The DataStore in particular feels like a giant step backwards from using a traditional database with a sophisticated ORM. Sure, it can scale if you use it right, but do you really know what that entails?
Take the example of simple counting of objects. There's a count() method, but in practice, it's so slow you can't use it. Denormalize with a .count property? Yeah, that doesn't scale either: what you really need is a separate, sharded Counter class. And yes, sharding is very, very manual. (See slides 18-23 in the link there, and the associated video starting about 19:00.)
You can't perform joins in GQL. Or subselects. Or call functions, aggregate or otherwise.
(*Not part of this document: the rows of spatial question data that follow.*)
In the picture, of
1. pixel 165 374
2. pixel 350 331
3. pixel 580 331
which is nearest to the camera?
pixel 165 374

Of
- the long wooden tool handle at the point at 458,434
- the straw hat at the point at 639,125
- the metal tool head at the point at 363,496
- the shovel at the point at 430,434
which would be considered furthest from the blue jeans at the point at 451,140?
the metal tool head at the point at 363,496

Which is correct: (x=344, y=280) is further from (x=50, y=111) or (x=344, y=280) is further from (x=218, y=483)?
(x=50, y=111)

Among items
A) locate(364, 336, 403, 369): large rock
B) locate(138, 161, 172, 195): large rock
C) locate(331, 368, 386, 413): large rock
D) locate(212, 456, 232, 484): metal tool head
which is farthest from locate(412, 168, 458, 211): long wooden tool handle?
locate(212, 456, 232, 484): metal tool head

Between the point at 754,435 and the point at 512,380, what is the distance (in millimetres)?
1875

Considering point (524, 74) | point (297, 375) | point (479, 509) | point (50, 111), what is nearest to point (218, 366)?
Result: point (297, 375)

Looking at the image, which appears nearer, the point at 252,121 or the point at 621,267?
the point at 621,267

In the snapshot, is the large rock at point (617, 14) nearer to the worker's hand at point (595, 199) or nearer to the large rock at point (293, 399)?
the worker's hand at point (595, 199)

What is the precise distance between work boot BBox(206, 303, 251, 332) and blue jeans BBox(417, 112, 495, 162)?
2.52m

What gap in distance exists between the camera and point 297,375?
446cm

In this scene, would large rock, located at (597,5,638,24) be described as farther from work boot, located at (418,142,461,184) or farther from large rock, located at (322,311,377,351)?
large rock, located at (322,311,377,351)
EVERYthing you are interested needs to be pre-computed. (Or computed by hand client-side, which is so slow it's barely an option at all.) I can extrapolate from this to my experience in production schemas and it's not pretty.
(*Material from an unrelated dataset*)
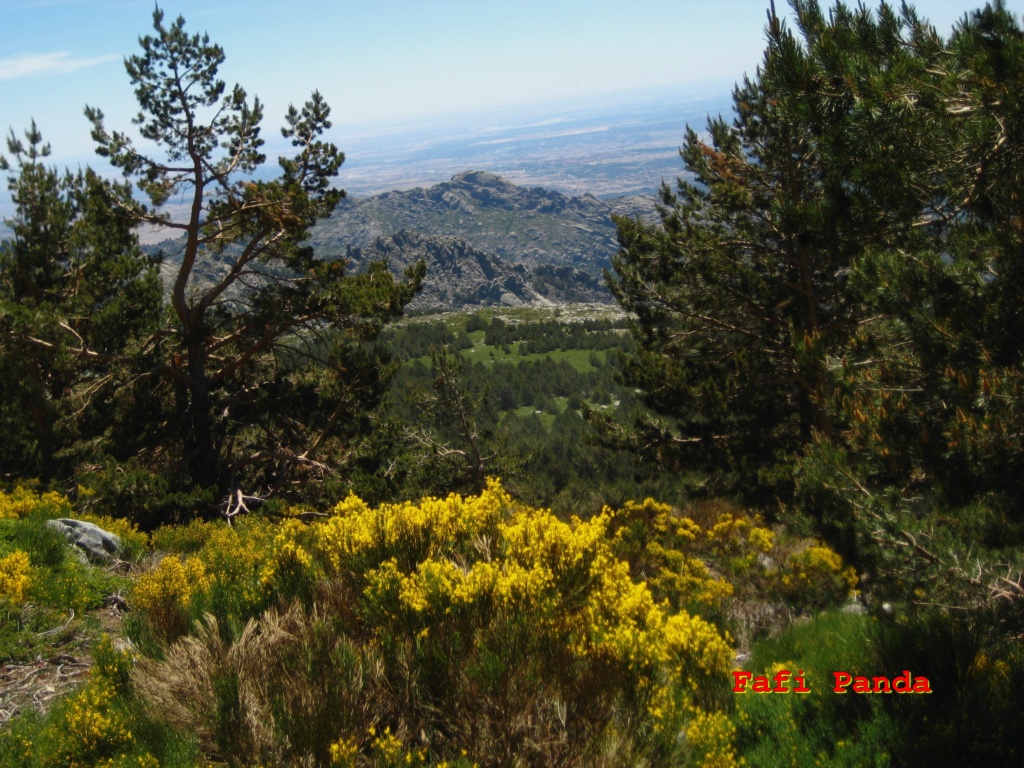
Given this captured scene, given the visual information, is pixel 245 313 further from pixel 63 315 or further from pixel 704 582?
pixel 704 582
Of course, you also lose any ability to write declarative, set-based code, which is demonstrably less error-prone than the imperative alternative. Take a simple example from my demo app. Marking a group of todo items finished is four statements:
items = TodoItem.get_by_id( [int(id) for id in request.POST.getlist('item_id')]) for item in items: item.finished = datetime.now() item.put()
Compare this with SQL:
cursor.execute("update todo_items set finished = CURRENT_TIMESTAMP where id in %s", ([int(id) for id in request.POST.getlist('item_id')]))Scalability is great but taking a big hit to back-end productivity is too high a price for all but a few applications. GAE is still young, so maybe Google will improve things, but their attitude so far seems to be "we know how to scale so shut up and do it the hard way." I hope I am wrong.